- TASK DETAILS -
Say how many lines in the following data hold the word "standing". Write nothing but that number.

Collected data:
==================================================

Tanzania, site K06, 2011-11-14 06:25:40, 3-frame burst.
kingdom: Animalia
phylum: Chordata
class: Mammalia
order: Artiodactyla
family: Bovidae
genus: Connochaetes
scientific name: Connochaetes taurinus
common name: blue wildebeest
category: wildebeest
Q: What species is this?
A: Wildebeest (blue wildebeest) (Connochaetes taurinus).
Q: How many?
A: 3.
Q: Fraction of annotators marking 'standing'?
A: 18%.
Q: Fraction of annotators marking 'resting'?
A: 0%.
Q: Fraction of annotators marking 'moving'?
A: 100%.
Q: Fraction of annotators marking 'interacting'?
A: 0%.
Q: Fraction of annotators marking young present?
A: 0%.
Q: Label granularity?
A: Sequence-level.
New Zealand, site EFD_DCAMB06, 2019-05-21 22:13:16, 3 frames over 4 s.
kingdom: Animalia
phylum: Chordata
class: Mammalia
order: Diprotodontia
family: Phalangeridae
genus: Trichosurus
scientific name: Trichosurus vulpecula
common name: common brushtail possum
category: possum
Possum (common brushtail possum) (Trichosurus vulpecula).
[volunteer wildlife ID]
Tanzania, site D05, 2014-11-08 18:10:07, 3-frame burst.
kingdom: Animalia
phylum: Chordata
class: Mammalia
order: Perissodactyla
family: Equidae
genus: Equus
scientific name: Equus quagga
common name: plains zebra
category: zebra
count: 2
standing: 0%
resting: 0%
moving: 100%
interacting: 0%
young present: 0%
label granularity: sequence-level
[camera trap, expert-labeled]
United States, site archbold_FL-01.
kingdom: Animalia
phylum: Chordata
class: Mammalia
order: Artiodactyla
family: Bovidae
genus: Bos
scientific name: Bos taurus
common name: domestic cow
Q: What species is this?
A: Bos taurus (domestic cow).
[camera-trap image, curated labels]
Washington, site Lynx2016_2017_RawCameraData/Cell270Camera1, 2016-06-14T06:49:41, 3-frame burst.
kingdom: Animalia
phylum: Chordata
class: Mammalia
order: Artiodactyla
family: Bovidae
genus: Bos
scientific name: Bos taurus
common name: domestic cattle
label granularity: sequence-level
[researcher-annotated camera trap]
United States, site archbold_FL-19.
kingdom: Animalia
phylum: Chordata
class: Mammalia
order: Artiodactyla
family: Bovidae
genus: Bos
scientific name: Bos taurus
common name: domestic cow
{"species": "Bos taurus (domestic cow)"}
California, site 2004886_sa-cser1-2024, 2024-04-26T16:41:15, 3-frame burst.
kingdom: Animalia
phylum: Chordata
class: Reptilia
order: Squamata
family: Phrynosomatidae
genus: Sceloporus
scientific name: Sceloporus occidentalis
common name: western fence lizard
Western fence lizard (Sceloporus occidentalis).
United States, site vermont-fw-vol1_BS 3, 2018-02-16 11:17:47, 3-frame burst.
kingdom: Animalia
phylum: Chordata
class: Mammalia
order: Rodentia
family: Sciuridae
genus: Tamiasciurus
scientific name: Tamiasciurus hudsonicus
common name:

==================================================

- YOUR SOLUTION -
2